(Source document)

Although carbon is ubiquitously used as the basis of the cathode, its use in Li-O₂ battery is still problematic in that carbon decomposes on charge above 3 V vs. Li/Li⁺, and leads to electrolyte decomposition on both discharge and charge, rendering it unsuitable for aprotic Li-O₂ cells.  Meanwhile, a pioneering work from Bruce et al., [1] suggested that carbon be replaced with TiC which promoted reversible formation of Li₂O₂.  By the way, it is open to debate that the stability of TiC originates from the TiO₂ at the surface, and TiO₂ itself can be an air cathode, provided that the electrical conductivity is guaranteed.  For this reason, porous TiO₂ [2] with some deliberate oxygen vacancies [3] was synthesized so that the electrode exhibited large surface area with moderate electronic and ionic conductivity.  The porous black electrode showed a stable cycle-life performance, and the polarization during the decomposition of Li₂O₂ is greatly improved.  Therefore, it is expected that the electronic conductivity- and porosity-tuned TiO₂ can be a suitable substrate for Li-O₂ chemistry.  Finally, the origin of high stability of this porous black TiO₂ as an air cathode is also investigated.

[1] M. M. Ottakam Thotiyl, S. A. Freunberger, Z. Peng, Y. Chen, Z. Liu, and P.G.Bruce, Nat. Mater. 12, 1050 (2013).

[2] J.-H. Shin, J.-H. Kang, W.-M. Jin, J. H. Park, Y.-S. Cho, and J. H. Moon, Langmuir, 27, 85 (2011).

[3] X. Chen, L. Liu, and F. Huang, Chem. Soc. Rev. 44, 1861 (2015).

(End Source document)

* About this task *
Write out, word for word, the part of the abstract between "[1] M. M. Ottakam" and "44, 1861 (2015).", inclusive. The data after the abstract is separate material with no connection to it.

(Data section)

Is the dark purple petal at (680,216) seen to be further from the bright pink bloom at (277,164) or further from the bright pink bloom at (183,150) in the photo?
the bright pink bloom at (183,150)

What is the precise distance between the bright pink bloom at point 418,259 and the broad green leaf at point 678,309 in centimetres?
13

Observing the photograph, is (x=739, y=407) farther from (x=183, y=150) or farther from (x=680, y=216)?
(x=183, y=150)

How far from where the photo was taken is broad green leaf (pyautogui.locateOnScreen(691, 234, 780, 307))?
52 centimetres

(End Data section)
(Data section)

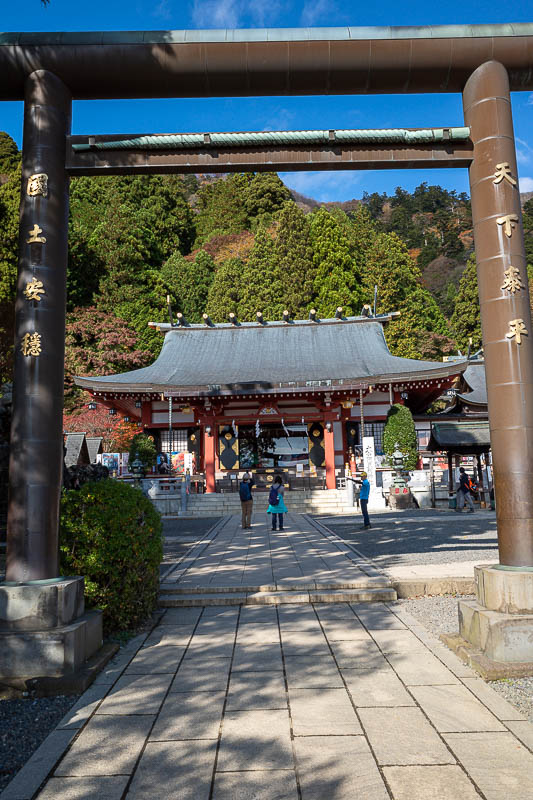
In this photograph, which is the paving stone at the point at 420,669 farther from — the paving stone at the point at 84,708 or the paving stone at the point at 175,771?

(End Data section)
(Data section)

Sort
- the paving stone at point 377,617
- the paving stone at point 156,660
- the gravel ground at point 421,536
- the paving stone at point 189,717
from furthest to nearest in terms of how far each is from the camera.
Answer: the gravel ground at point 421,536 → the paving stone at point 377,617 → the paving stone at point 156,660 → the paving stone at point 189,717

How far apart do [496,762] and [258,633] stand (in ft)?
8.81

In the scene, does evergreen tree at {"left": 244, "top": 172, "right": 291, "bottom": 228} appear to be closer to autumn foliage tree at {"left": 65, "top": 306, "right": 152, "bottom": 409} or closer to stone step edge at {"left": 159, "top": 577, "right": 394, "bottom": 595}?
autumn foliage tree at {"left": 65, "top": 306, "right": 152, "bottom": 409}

(End Data section)

* Task answer *
[1] M. M. Ottakam Thotiyl, S. A. Freunberger, Z. Peng, Y. Chen, Z. Liu, and P.G.Bruce, Nat. Mater. 12, 1050 (2013).

[2] J.-H. Shin, J.-H. Kang, W.-M. Jin, J. H. Park, Y.-S. Cho, and J. H. Moon, Langmuir, 27, 85 (2011).

[3] X. Chen, L. Liu, and F. Huang, Chem. Soc. Rev. 44, 1861 (2015).